Although COVID-19 is not an indication for CD, high rates of CD among SARS-CoV-2–positive patients are reported.2, 3, 4, 5 In a systematic review of 33 studies from 10 countries, which included 252 patients with SARS-CoV-2, 69% delivered by cesarean.4 In our study, we found that the overall rate of CD among patients with SARS-CoV-2 during pregnancy was similar to our institutional rates (30%). In addition, the rate of emergency CD among patients with SARS-CoV-2 was comparable to that among controls, with 2 emergency CDs performed for reasons related to COVID-19 among patients with SARS-CoV-2.

Owing to the association between low birth weight and other respiratory viruses, such as other coronaviruses and influenza, there is concern that SARS-CoV-2 infection during pregnancy may affect fetal growth.10 In our study, median birth weight among infants born to mothers with SARS-CoV-2 was similar to that of infants born to unexposed mothers, with the difference of 90 g between groups unlikely to be of clinical significance.

Strengths and Limitations

Because this study was performed at designated COVID-19 hospitalization centres in Canada's epicenter for COVID-19 during the first wave of infection, it provides valuable data on the initial Canadian experience in treating pregnancies complicated by SARS-CoV-2. Importantly, we were able to discern whether COVID-19 influenced obstetrical management, including timing and mode of delivery.

Because of our small sample size, our study was underpowered to demonstrate statistically significant differences for some of our findings. Nevertheless, no major signal suggesting a link between SARS-CoV-2 and adverse perinatal outcomes was detected. However, most patients in this cohort had mild disease diagnosed in the third trimester. Therefore, results may not be generalizable to patients with severe disease or those diagnosed earlier in pregnancy.

CONCLUSION

We did not find a major difference in the frequency of adverse obstetrical or newborn outcomes between women with and without SARS-CoV-2. However, our cohort was limited by a small sample size, and more subtle differences may be highlighted by larger cohorts. Our reported findings are important because they will contribute to future meta-analyses, which will provide a better understanding of the population effect of SARS-CoV-2 during pregnancy. Until further data become available, heightened surveillance for pregnancies affected by SARS-CoV-2 remains warranted.

SUPPLEMENTARY DATA

Supplementary data related to this article can be found at 10.1016/j.jogc.2021.03.012.

Footnotes

Disclosures: The authors declare they have nothing to disclose.

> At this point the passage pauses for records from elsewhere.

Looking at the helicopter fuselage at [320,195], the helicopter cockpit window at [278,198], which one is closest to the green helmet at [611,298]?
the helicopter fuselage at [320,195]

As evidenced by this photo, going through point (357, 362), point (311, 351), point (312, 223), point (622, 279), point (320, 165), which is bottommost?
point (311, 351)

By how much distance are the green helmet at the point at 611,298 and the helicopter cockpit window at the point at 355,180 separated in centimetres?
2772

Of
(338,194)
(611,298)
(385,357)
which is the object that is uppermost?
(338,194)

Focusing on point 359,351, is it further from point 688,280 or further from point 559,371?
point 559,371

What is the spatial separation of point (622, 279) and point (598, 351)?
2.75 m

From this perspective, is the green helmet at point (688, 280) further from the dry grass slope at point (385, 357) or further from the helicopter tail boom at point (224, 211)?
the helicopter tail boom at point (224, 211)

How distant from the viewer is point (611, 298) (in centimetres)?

All authors have indicated they meet the journal's requirements for authorship.

Appendix

Table.

Pregnancy Outcomes and Mode of Delivery Among Patients with Severe COVID-19 During Pregnancy

Characteristics Patients with severe COVID-19 during pregnancy; n = 4a
GA at delivery, mean ± SD, wk 34.8 ± 3.9
GA at delivery, median (IQR), wk 34.5 (31.3–38.5)
Preterm delivery <37 wk 2 (50)
Preterm delivery <34 wk 2 (50)
PPROM 1 (25)
Major intrapartum FHRT abnormalities requiring intervention 2 (50)
Instrumental vaginal delivery 0 (0)
Cesarean delivery (overall) 2 (50)
Emergency cesarean delivery 2 (50)
Birth weight, median (IQR), g 1945 (1748–3458)
Low birth weight 4/6 (67)
Very low birth weight 0/6 (0)
NICU admission 4/6 (67)
a

Unless otherwise specified.

FHRT: fetal heart rate tracing; GA: gestational age; IQR: interquartile range; NICU: neonatal intensive care unit; PPROM: preterm premature rupture of membranes.